第32話 湧き出す魔。

 湧き出す魔。

 それまで、ただの夜空だったそこに醜悪な光景が広がっていく。

 ドロドロとおどろおどろしく周囲に広がるように湧いているその魔は目玉のような丸い泡をいくつもいくつも産み出して。

 そんな気持ちの悪い物が天空を覆おうとしていた。


 その中心にいる影。


 それが声を出す。


「さあ、今からでもいいよ? もう一度ノワールを殺すチャンスをあげる。お前たちにこの魔を授けよう。さあ、ワタシのそばまで来るといいよ」


 そう人の言葉のように聞こえるそんな甲高い声。でも。


「兄さん」


 え?


 ノワール、今なんて?


 超常なそんな宙を見上げノワールが呟くように声を絞り出した。


 って、嘘うそウソ!

 あんなのがノワールの兄王子な訳がないよ!


 だってあれ、レイスからして違うもの。

 人間、じゃ、あり得ない。

 あんな禍々しい氣を撒き散らしている存在が人間であっていいはずがないもの!


 ゲームの中の魔王ですらまだかわいい。

 あれはまだ理解できた。

 うん。ずいぶんと歪んではいたしそういう設定ではあったけど、まだ人知が及ぶ存在だった。
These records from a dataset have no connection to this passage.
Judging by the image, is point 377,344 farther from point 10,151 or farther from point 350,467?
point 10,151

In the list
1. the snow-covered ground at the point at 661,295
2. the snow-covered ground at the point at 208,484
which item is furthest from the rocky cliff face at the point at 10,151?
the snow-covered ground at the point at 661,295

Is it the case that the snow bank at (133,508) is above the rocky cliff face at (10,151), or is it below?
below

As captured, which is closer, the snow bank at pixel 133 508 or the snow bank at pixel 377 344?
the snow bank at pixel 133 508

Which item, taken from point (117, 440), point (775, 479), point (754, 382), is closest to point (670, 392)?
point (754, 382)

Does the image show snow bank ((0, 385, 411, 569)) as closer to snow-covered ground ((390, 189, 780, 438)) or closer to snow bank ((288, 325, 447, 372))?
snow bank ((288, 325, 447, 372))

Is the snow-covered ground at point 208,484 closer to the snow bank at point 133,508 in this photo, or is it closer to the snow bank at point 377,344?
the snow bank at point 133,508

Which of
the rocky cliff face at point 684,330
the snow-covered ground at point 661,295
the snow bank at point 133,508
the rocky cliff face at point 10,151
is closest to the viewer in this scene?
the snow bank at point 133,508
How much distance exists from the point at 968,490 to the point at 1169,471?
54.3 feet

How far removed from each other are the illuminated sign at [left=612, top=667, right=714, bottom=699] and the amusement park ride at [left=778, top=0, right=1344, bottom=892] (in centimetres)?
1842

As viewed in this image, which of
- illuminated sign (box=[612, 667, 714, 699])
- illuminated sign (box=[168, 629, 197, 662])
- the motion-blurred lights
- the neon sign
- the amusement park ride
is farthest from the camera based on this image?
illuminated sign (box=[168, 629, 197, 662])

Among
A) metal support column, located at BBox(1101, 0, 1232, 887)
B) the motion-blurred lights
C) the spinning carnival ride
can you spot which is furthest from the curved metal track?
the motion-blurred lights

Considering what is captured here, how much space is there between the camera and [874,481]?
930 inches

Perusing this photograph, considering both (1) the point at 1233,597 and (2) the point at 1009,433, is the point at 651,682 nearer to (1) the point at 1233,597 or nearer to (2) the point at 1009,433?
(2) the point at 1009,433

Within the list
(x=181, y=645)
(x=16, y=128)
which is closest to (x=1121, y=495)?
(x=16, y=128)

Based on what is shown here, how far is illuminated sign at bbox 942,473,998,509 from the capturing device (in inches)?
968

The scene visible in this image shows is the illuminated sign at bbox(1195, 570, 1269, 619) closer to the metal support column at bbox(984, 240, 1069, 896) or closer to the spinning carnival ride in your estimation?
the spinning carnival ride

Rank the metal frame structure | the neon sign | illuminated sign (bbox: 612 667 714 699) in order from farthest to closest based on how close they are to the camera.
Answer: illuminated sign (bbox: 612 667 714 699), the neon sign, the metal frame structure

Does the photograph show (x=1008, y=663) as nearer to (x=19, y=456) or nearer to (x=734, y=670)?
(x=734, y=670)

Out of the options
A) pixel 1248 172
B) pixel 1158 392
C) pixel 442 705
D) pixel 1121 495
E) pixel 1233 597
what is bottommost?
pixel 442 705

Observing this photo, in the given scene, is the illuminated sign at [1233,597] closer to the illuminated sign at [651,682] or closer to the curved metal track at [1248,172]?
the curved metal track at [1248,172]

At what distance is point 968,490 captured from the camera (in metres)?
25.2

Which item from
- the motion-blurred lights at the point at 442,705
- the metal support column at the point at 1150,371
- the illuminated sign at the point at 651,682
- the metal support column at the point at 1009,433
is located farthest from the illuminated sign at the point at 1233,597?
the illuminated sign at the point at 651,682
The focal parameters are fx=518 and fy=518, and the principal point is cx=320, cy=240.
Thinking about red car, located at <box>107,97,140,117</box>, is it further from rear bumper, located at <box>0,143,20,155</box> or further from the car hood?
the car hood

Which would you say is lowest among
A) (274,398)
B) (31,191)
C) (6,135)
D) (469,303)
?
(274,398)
 だって、そう、人によってそうあるように創られたものであったもの。


 だけど、あれは、違う。

 あたし今、ここにきて初めて震えが止まらなくなっている。

 あれは、だめ。

 あれは、怖いものだ。


 だめ、ノワ。


「大丈夫。マキナ。君は俺は守るから」


 震え出したあたしを優しく包み込むように抱きしめてくれるノワール。

 その体温の温かさに、あたしは少し、心が楽になるのを感じて。


「ありがとう、ノワール」


 そう抱きしめてくれている腕に頬を擦り付け、囁いた。

 はう。少し震えが落ち着いてきた?



「ああ、ノワール。お前もずいぶんと獣臭くなったね。いいよ、お前がもしワタシを受け入れるなら、殺すのをやめてあげてもいいかな?」


 おどろおどろしい甲高い声がそう言った。


 ソユーズたちがふらっと立ち上がる。

 ああ、だめ。


 あの魔を受け入れたらみんな人間じゃなくなっちゃう。

 だめだよ、絶対に、だめ。


 兄王子を騙るその魔の言葉を信じちゃったら、だめ。



 声にならないそんな声を心の中で叫ぶあたし。

 でも。


 通じてくれた?

 ううん、彼らにもちゃんとわかってる?


「俺たちは魔にはならない!」

「そうだよ! レヒト殿下のふりをしたって騙されない」

「そんな禍々しい姿で現れてレヒト様を騙るなんて、いい加減にしてほしいわ!」


 ソユーズ、サイレン、ラプラスの三人は、まるでノワールを護ろうとするかのように。

 あたしたちを庇うように前に立った。



「はは、ははははっ。このワタシがレヒトを騙ってるだと? ははっ。馬鹿だなお前たちっ! ワタシはレヒトそのものだよ! と言っても本物のレヒトのレイスはもうとっくの昔に食べちまったけどなっ!」


「なんと!」

「レヒト殿下……」


「このガワはレヒトのもので間違いはないよ。まあ要するに今はワタシがレヒトそのものってことさ。もう何年も前からね!」


 ああ、なんてこと。


 この魔はレヒト殿下を蝕んで、乗っ取ってしまったってこと?


 そもそも魔にこんな意識が存在するの!?

 っていうか、ゲームの設定にあった魔界、あれは設定だけで細かいところはまだマギアクエストのゲーム内では明かされてはいなかった。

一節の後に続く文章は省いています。